Image-caption web data
____

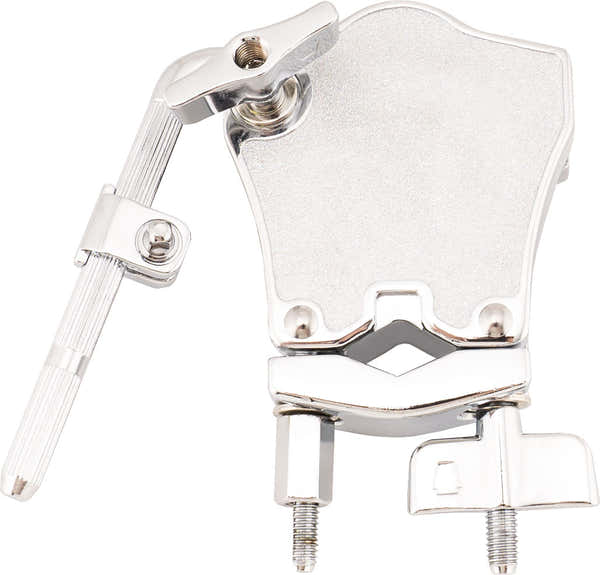 Ludwig Drums Lr256Sthdir - Support Tom Simple Avec L
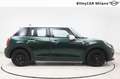 MINI Cooper D 1.5 D Cooper D Business XL Auto Grün - thumbnail 7
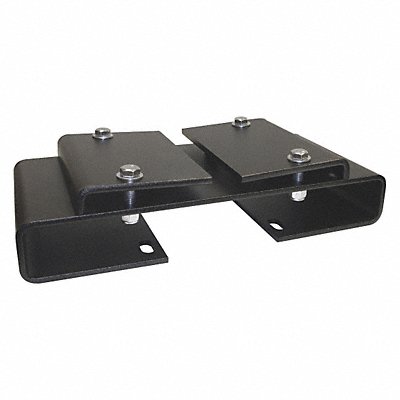 COXREELS MRT1 Mounting Bracket Steel Stationary
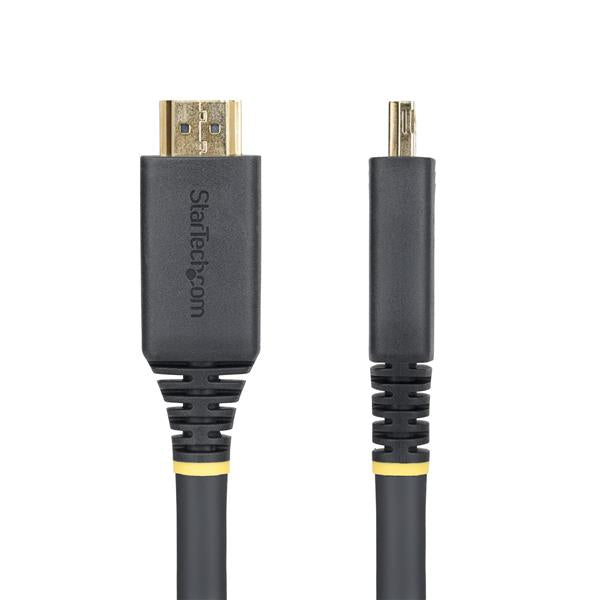 HDMI2CABLGRIP35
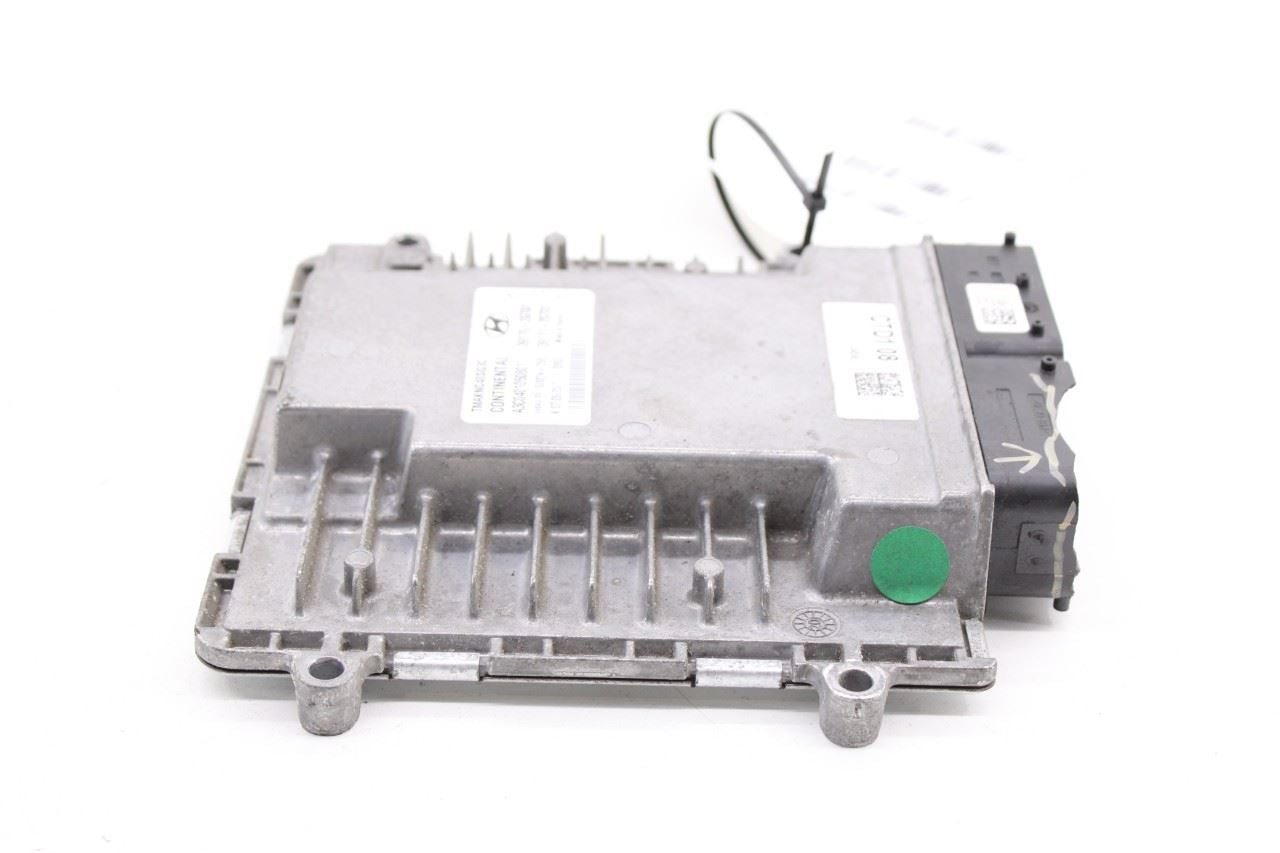 19-20 Hyundai Santa Fe SEL 2.4L Engine Control Module ECM 39171-2GTD1 OEM *ReaD* - Alshned Auto Parts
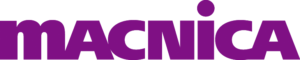 macnica-logo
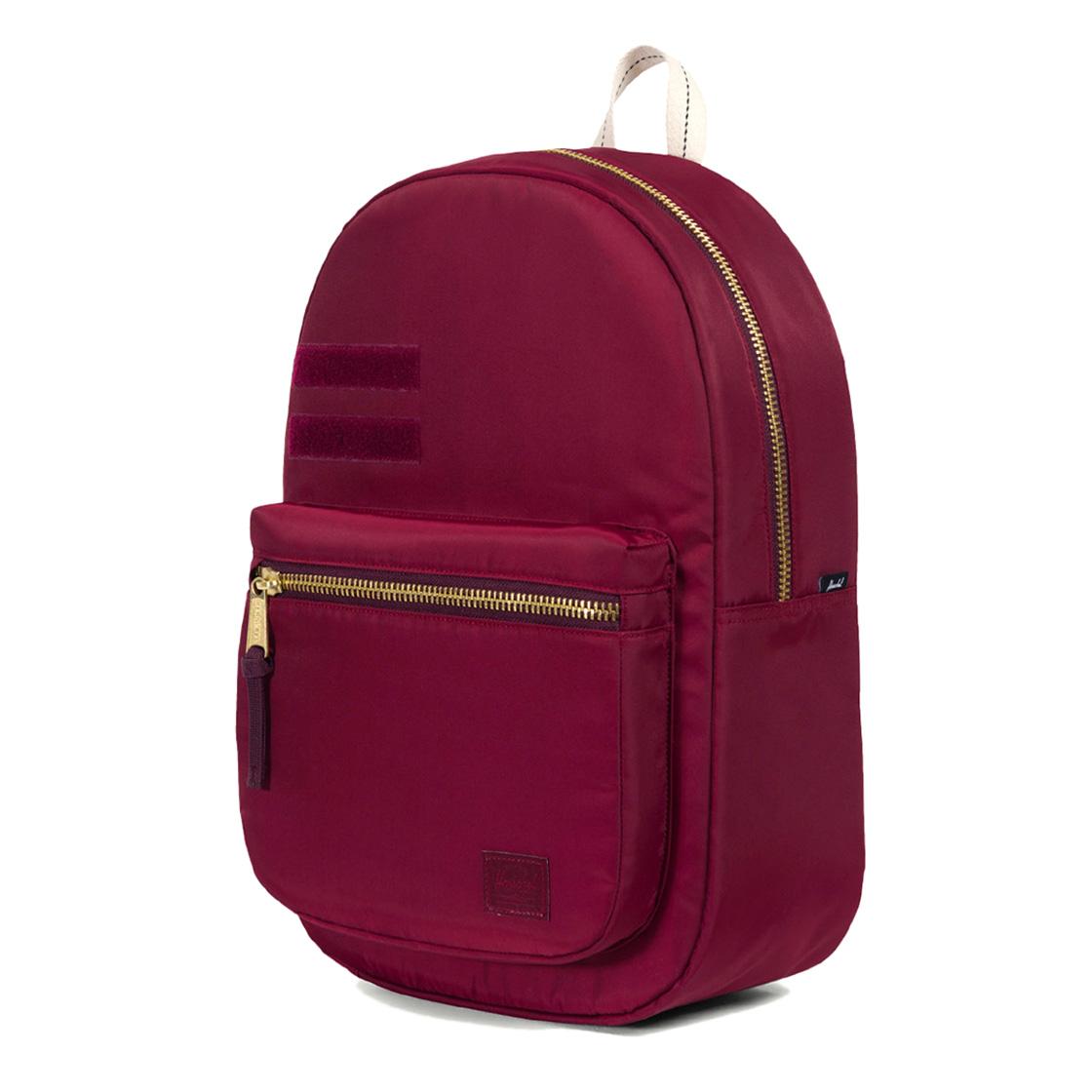  10179-02027-OS  HERSCHEL 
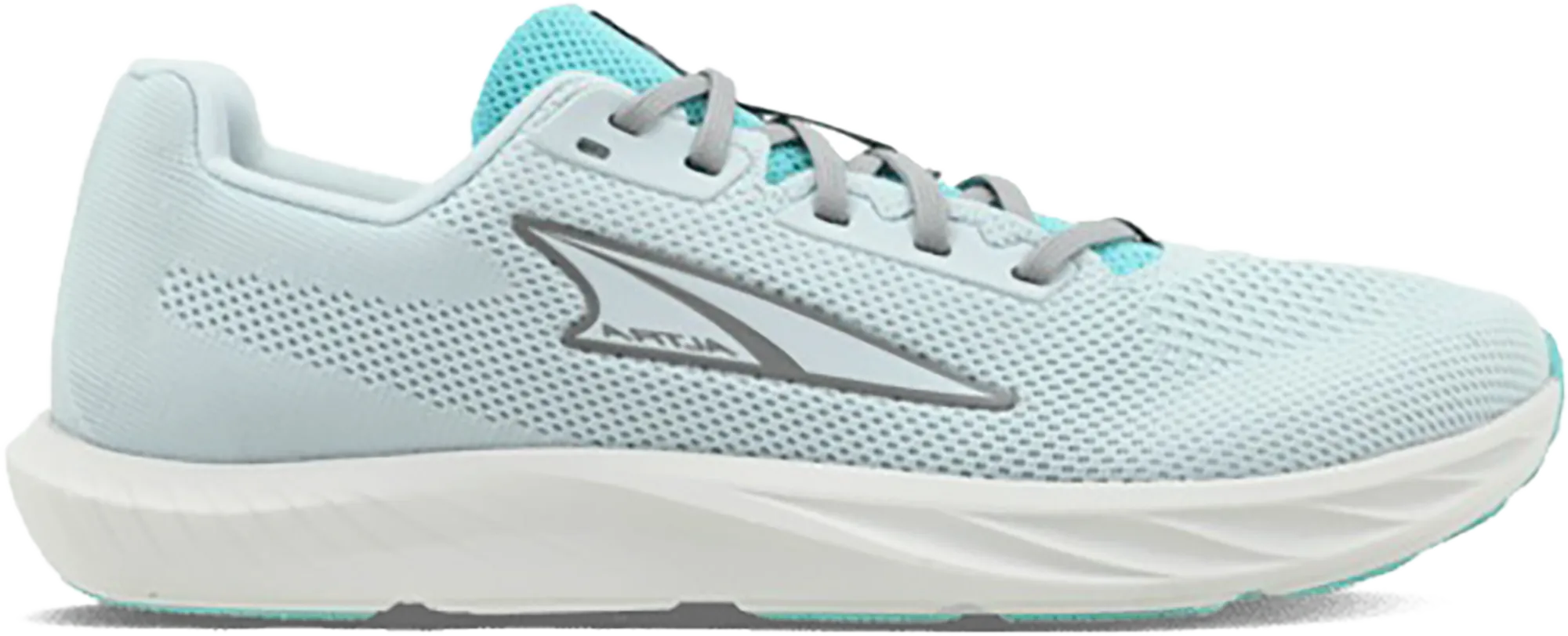 Escalante 4 functional - style shoes running for exploration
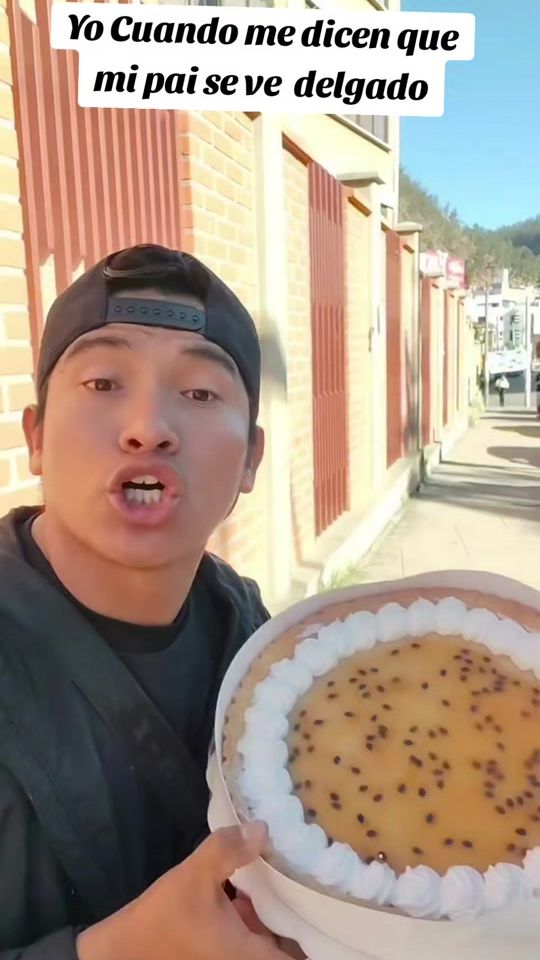 TikTok video thumbnail by micky4_3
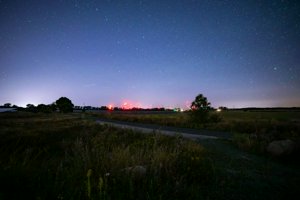 IMG_4510.jpg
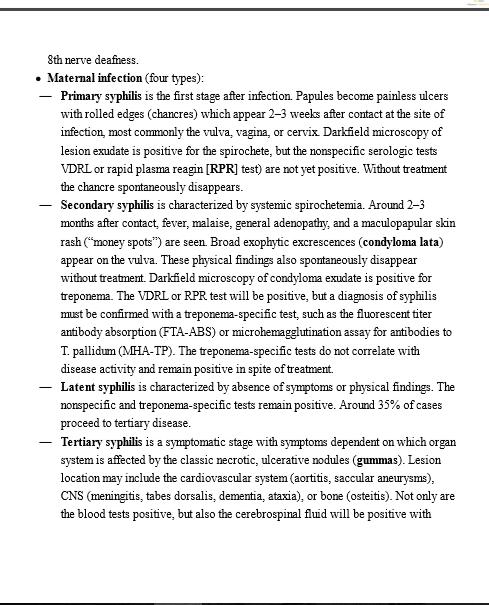 دانلود مجموعه کتاب 2020 USMLE  pdf 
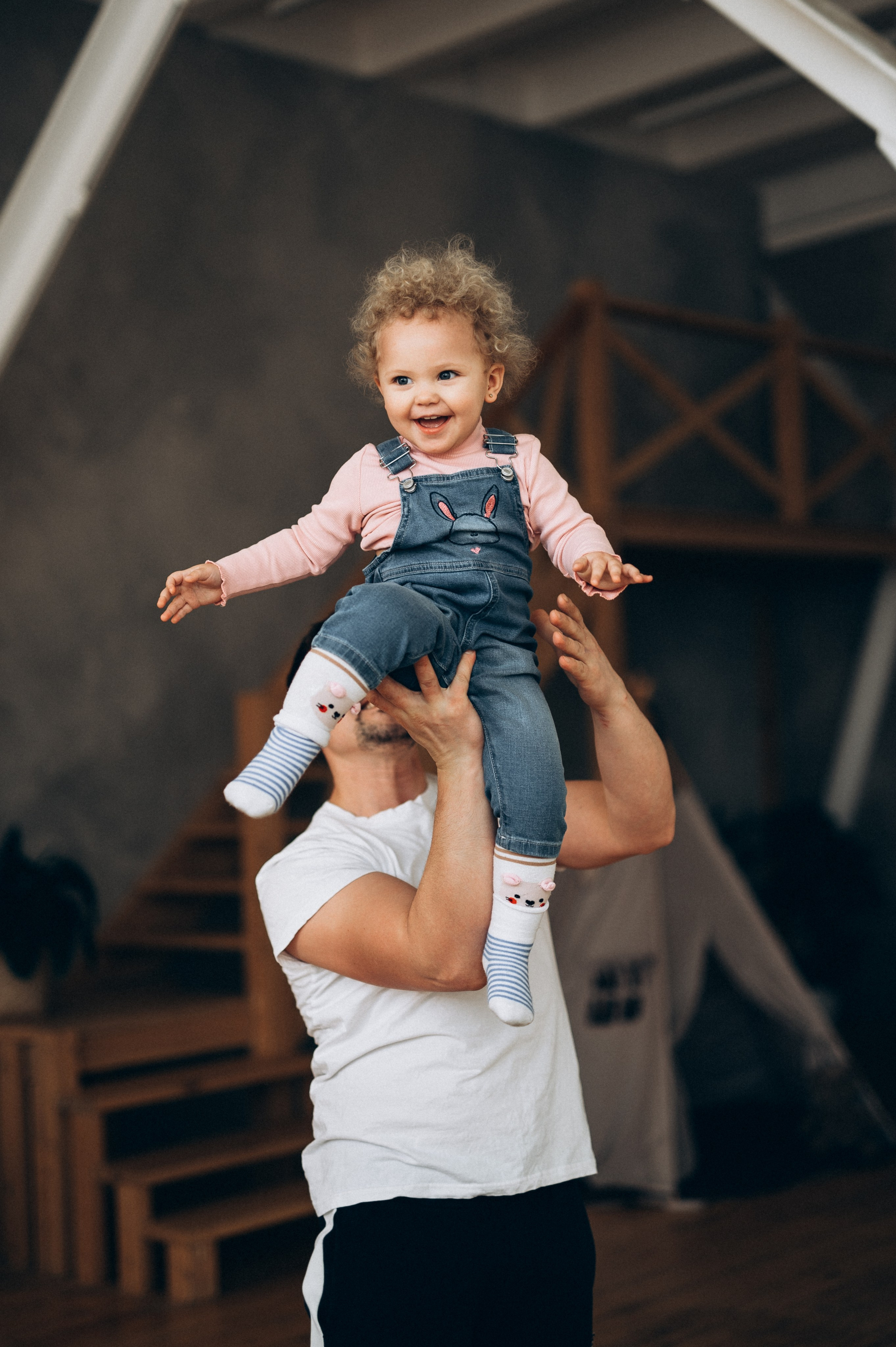 Семейные фотосессии Красноярск, детская фотосессия. Юлия Раскова — Портретный и семейный фотограф в Красноярске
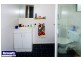 3/20 Joyce Street, Redcliffe QLD 4020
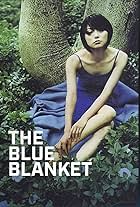 The Blue Blanket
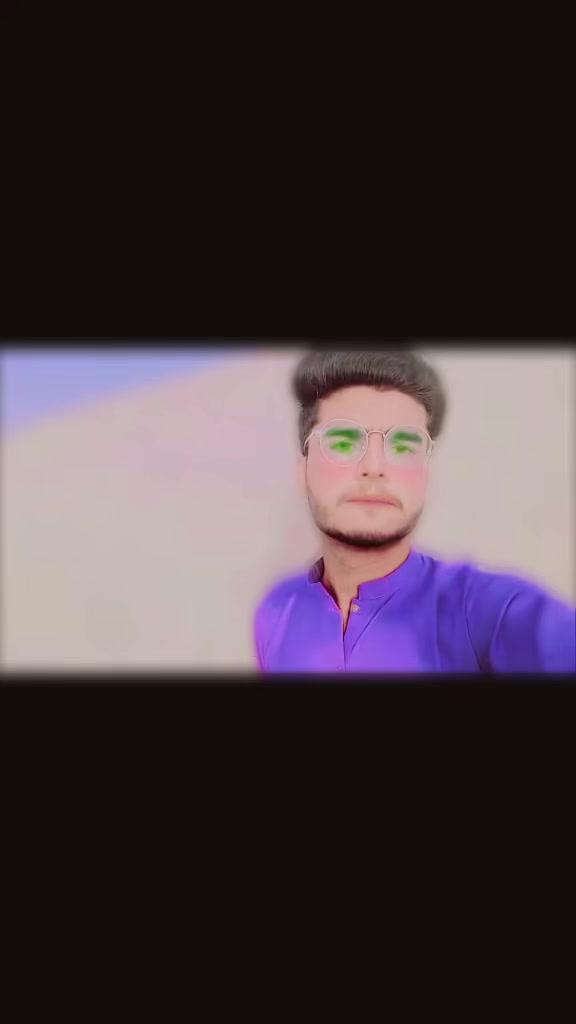 @جــــون ايلیـــاء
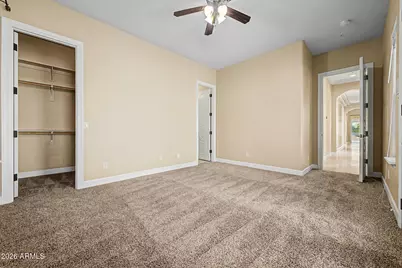 18318 W Solano Drive, Litchfield Park, AZ 85340 - Photo 95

____

■ **EXERCISE AIM**: Arrange the lines of the records as a numbered list, starting with the first line of the records and going on through the line containing "The Blue Blanket". Leave out the pictures and any blank lines.

■ **WRITTEN SOLUTION**:
1.  Ludwig Drums Lr256Sthdir - Support Tom Simple Avec L
2.  MINI Cooper D 1.5 D Cooper D Business XL Auto Grün - thumbnail 7
3.  COXREELS MRT1 Mounting Bracket Steel Stationary
4.  HDMI2CABLGRIP35
5.  19-20 Hyundai Santa Fe SEL 2.4L Engine Control Module ECM 39171-2GTD1 OEM *ReaD* - Alshned Auto Parts
6.  macnica-logo
7.   10179-02027-OS  HERSCHEL 
8.  Escalante 4 functional - style shoes running for exploration
9.  TikTok video thumbnail by micky4_3
10.  IMG_4510.jpg
11.  دانلود مجموعه کتاب 2020 USMLE  pdf 
12.  Семейные фотосессии Красноярск, детская фотосессия. Юлия Раскова — Портретный и семейный фотограф в Красноярске
13.  3/20 Joyce Street, Redcliffe QLD 4020
14.  The Blue Blanket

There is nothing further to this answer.